Appeal from Circuit Court of Champaign County No. 970P517 Honorable Arnold F. Blockman, Judge Presiding.
The opinion of the court was delivered by: Justice Knecht
Respondent, Randall J. Lutz, appeals the extension of a plenary order of protection entered by the circuit court of Champaign County pursuant to the Illinois Domestic Violence Act of 1986 (Act) (750 ILCS 60/101 et seq. (West 1998)), on October 28, 1998, in favor of petitioner, Michelle Lutz, his former spouse. Respondent alleges the trial court abused its discretion in extending the plenary order of protection when (1) the original plenary order did not include sufficient findings, (2) the evidence did not warrant extending the order of protection, and (3) the original plenary order of protection had expired on its own terms. We affirm.
On October 2, 1997, petitioner filed a petition for order of protection. That same day, the trial court entered an ex parte emergency order of protection and set a hearing for the plenary order of protection for October 21, 1997. On October 15, 1997, respondent filed an answer and general denial of the allegations in the petition.
At the hearing on the petition for order of protection on October 28, 1997, both parties were present and represented by counsel. A transcript of the hearing has not been made part of the appellate record; however, a docket entry indicates the parties agreed to a plenary order of protection for a period of one year. The relevant entry provides in pertinent part: "By agreement of the parties, a one[- ]year [p]lenary [o]rder of [p]rotection is GRANTED." The trial court issued the plenary order of protection on October 28, 1997, at 9:20 a.m., to expire on October 28, 1998, at 9:20 a.m. The trial court included in the plenary order of protection a written finding the court had jurisdiction over the parties and minor children. No other written findings were included in the order.
On August 14, 1998, the State's Attorney for Champaign County filed a petition for indirect criminal contempt, alleging respondent violated the order of protection on August 13, 1998, when he attempted to contact petitioner at her residence. The State attached various documents in support of its petition, including an arrest report that detailed the alleged violation and a notice filed by the sheriff of Champaign County that indicated respondent had been arrested on August 13, 1998, without a warrant for the alleged violation of the protection order (720 ILCS 5/12-30 (West 1998)). The trial court arraigned respondent on August 14, 1998, and set recognizance bond at $1,000 on August 17, 1998.
On October 20, 1998, petitioner filed a motion to modify the prior petition and order of protection. The trial court held the hearing for petitioner's motion on October 28, 1998. At the hearing, petitioner testified, over the objection of respondent's counsel, respondent had violated the original order of protection. Petitioner further testified she continued to fear respondent.
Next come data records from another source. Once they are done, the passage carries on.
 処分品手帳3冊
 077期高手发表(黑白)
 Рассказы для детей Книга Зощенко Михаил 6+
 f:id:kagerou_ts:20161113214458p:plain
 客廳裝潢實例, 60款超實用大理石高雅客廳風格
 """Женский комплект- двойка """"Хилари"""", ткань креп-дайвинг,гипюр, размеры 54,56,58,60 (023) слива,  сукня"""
The trial court interpreted petitioner's motion as a motion for extension and entered an order extending the original order of protection. In so doing, the trial court found by a preponderance of the evidence no material change in circumstance had occurred since the entry of the original order. The trial court included in its order express written findings that (1) respondent had abused petitioner and (2) the court had jurisdiction over the parties and minor children. This appeal followed.
At the outset, we address the threshold issue of whether the doctrine of mootness applies to the facts of the present case. Here, the extended plenary order of protection, which respondent seeks to invalidate, expired on it own terms on October 28, 1999. A case on appeal becomes moot when the issues involved no longer exist because events occurring after the filing of appeal make it impossible for the appellate court to grant effective relief. In the present case, even assuming the expiration of the order of protection rendered this appeal formally moot, the issues presented are reviewable under the public interest exception to the mootness doctrine. See Whitten v. Whitten, 292 Ill. App. 3d 780, 784, 686 N.E.2d 19, 22 (1997) (finding societal interest in protecting victims of domestic violence constitutes issue of public concern).
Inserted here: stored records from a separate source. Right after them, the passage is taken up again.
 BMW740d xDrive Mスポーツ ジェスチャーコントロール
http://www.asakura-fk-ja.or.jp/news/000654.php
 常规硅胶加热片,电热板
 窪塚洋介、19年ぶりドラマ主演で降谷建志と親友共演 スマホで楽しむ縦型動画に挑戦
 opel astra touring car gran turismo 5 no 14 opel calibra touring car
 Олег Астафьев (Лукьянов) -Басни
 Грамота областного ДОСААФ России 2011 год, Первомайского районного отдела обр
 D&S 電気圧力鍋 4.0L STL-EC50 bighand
Turning to the merits of respondent's appeal, respondent contends the trial court abused its discretion in issuing the extended order of protection. We disagree.
The Act (750 ILCS 60/101 through 401 (West 1998)) provides for entry of (1) an emergency order of protection ((750 ILCS 60/217 (West 1998)), (2) a 30-day interim order of protection (750 ILCS 60/218 (West 1998)), and (3) a plenary order of protection (750 ILCS 60/219 (West 1998)). A plenary order of protection shall issue if the trial court finds respondent abused any person protected under the order (750 ILCS 60/214(a) (West 1998)). Section 220(e) of the Act (750 ILCS 60/220(e) (West 1998)) provides a plenary order of protection may be extended on the basis of petitioner's motion or affidavit stating no material change in circumstance has occurred since the entry of the order. A trial court's exercise of discretion in issuing an order of protection or denying a request for an order of protection will not be overturned absent a clear abuse of discretion. In re Marriage of Fischer, 228 Ill. App. 3d 482, 489, 592 N.E.2d 604, 608 (1992). "An abuse of discretion occurs only where no reasonable person would take the view adopted by the trial court." Shields v. Fry, 301 Ill. App. 3d 570, 573, 703 N.E.2d 921, 922 (1998).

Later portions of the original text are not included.